Tareas propuestas >>
1. Modifica el texto sobre la ley de cambio climático: reprodúcelo en todo lo que va desde "Con el visto" hasta "recuperación de la UE.", pero sustituye "tramitación" por "negociación".
2. Retoma el texto sobre la ley de cambio climático y continúalo a partir de su última oración.

Texto seleccionado >>

== == ==

Así será la ley de cambio climático una vez aprobada
05 Mayo 2021 • Medio Ambiente

Así será la ley de cambio climático una vez aprobada

  • Para 2030, las emisiones de gases de efecto invernadero deberán reducirse un 23% respecto a los niveles de 1990.
  • La ley establece que «el empleo neto aumentará entre 250.000 y 350.000 personas» para el año 2030 gracias a las medidas propuestas.

Jose A. Cano

 

Con el visto bueno del Senado, solo queda la aprobación final del Congreso de los Diputados para al fin tener –la durante mucho tiempo esperada– Ley de Cambio Climático y Transición Energética. Casi un año de tramitación, pandemia mediante, para conseguir una norma que ahora también canalizará parte de los fondos de recuperación de la UE.

El objetivo principal y más ambicioso de la ley es que España logre antes del año 2050 la llamada «neutralidad climática». Esto es, que el país solo emita los gases de efecto invernadero que puedan ser absorbidos por los sumideros, por ejemplo, los bosques. Para ello, la norma establece una serie de metas intermedias y de medidas concretas.

En el preámbulo de la ley se asegura que la transición energética, a través de esta norma, «permite movilizar más de 200.000 millones de euros de inversión a lo largo de la década 2021-2030». Además, se sostiene que «el empleo neto aumentará entre 250.000 y 350.000 personas al final del periodo» gracias a las medidas propuestas.

== == ==

[Registros tomados de una colección]
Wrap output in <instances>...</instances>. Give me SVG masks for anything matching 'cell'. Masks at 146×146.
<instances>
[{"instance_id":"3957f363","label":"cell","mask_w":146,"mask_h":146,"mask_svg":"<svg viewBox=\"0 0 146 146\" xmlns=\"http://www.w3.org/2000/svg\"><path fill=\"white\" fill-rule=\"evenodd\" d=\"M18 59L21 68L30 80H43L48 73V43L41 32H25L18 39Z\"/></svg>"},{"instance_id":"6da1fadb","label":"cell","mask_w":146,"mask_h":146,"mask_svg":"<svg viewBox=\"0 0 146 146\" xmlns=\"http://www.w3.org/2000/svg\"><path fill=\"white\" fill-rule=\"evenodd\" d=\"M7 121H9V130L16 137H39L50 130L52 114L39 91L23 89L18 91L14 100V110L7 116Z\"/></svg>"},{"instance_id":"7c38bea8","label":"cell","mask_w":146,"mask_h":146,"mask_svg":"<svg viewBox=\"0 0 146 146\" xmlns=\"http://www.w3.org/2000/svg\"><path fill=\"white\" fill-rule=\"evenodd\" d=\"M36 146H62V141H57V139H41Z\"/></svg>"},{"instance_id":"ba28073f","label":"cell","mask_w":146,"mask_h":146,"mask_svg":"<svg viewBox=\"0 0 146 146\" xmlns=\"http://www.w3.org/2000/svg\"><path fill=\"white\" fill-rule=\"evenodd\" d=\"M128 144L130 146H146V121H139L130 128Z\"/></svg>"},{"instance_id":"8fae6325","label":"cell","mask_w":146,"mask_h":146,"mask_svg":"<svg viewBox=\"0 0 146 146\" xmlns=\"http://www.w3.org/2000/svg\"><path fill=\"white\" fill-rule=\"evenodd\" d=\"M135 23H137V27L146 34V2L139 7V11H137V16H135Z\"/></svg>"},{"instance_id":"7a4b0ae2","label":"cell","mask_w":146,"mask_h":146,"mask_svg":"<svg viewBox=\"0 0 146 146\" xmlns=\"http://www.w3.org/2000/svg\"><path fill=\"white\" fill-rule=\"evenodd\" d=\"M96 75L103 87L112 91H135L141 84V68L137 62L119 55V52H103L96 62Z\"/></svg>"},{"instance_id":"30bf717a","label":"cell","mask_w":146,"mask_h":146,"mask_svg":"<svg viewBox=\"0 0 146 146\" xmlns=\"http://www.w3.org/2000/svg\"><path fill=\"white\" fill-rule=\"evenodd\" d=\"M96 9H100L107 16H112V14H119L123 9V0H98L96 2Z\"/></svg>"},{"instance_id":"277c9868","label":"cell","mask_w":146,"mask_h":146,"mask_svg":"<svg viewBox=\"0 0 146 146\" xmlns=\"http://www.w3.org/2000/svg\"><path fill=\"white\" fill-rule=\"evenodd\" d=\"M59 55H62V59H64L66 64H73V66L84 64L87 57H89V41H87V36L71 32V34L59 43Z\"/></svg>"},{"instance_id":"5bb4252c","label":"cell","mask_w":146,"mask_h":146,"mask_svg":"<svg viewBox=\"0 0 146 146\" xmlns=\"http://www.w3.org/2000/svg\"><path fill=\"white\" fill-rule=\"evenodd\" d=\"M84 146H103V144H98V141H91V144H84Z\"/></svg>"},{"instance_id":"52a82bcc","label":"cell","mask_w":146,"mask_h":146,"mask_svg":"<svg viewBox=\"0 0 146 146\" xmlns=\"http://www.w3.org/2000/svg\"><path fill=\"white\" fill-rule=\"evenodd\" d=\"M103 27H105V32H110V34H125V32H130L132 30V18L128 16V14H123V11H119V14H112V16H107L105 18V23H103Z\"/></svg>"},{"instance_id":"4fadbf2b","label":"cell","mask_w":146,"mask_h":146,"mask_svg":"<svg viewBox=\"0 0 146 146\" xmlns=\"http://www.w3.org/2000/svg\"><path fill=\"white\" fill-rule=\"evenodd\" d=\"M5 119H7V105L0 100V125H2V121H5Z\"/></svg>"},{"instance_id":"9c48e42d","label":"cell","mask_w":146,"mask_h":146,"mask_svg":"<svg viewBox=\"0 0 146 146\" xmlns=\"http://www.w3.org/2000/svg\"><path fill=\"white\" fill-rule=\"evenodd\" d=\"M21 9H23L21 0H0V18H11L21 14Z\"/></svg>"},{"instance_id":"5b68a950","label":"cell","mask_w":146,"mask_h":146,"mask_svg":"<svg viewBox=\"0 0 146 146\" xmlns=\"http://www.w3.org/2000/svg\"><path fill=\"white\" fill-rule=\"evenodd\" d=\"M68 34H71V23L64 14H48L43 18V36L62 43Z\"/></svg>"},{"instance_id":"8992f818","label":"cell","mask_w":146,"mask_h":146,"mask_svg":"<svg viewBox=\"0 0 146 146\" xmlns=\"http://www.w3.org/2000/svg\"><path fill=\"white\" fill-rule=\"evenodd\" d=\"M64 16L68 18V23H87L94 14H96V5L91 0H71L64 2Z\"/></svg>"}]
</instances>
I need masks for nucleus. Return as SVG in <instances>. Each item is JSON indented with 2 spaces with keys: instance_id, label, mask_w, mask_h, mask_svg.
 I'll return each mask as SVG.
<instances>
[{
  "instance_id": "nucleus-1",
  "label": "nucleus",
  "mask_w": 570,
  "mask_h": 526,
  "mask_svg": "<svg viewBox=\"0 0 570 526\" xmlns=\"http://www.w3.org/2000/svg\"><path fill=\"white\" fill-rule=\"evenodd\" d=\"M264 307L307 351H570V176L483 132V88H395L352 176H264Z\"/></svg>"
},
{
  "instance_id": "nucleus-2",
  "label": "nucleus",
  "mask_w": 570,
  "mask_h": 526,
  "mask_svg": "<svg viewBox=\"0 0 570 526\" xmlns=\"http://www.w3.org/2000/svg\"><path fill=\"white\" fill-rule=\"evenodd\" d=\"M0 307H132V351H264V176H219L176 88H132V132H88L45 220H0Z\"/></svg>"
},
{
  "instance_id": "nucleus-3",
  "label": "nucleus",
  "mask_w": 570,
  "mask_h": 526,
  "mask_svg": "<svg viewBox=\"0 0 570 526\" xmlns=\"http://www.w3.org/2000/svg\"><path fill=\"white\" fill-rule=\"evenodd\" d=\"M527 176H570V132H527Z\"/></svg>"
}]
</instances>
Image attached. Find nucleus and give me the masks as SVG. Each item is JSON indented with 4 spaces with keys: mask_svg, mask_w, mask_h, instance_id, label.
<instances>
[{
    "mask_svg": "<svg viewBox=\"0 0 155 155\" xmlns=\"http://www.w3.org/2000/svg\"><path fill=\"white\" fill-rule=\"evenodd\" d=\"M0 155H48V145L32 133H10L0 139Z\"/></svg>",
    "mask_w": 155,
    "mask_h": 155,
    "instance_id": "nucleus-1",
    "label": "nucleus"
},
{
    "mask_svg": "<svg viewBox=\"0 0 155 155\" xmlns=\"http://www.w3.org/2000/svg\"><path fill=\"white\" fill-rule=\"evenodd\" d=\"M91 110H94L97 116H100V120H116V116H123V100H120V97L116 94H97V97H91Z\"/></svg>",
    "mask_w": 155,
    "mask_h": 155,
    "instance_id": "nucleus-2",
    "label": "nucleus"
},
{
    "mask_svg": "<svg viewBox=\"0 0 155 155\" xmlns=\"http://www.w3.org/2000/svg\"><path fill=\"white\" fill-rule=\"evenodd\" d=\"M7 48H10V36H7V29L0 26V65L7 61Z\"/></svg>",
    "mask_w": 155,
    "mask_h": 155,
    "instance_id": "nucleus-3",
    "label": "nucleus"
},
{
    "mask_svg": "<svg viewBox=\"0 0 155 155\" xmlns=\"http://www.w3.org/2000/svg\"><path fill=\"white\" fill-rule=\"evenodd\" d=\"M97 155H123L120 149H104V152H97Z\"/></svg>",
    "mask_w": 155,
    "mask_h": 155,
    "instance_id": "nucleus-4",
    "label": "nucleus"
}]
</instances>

== == ==

Respuestas >>
1.
Con el visto bueno del Senado, solo queda la aprobación final del Congreso de los Diputados para al fin tener –la durante mucho tiempo esperada– Ley de Cambio Climático y Transición Energética. Casi un año de negociación, pandemia mediante, para conseguir una norma que ahora también canalizará parte de los fondos de recuperación de la UE.

2.
En materia de eficiencia energética se prevé reducir en el año 2030 las emisiones de gases de efecto invernadero del conjunto de la economía española en, al menos, un 23% respecto del año 1990. Para entonces, las energías de origen renovable deberán representar al menos un 42% del consumo de energía final. Además, el sistema eléctrico tendrá que estar compuesto, al menos, por un 74% de generación a partir de energías verdes.

También se pone como objetivo mejorar la eficiencia energética disminuyendo el consumo de energía primaria en, al menos, un 39,5%, con respecto a la línea de base conforme a normativa comunitaria. En este sentido, la ley incluye la obligación de un futuro –quizás inminente– Plan de Rehabilitación de Viviendas y Renovación Urbana que permita un uso más eficiente de la energía. También, para atraer recursos hacia las acciones de este tipo, el proyecto amplía hasta 2030 el Fondo de Eficiencia Energética de acuerdo con lo previsto en la nueva Directiva de Eficiencia Energética. 

Igual de importante para la reducción de emisiones es la transición sostenible en movilidad. El coche eléctrico se alza como la herramienta para llegar a 2050 con un parque de turismos y vehículos comerciales ligeros sin emisiones directas de CO2. De hecho, los coches de combustión dejarán de comercializarse por ley para el año 2040. En la misma línea se prevé que el sector del transporte marítimo y puertos reduzca paulatinamente sus emisiones con el objetivo de alcanzar en 2050 las cero emisiones directas cuando los buques estén amarrados o fondeados en los puertos de competencia del Estado.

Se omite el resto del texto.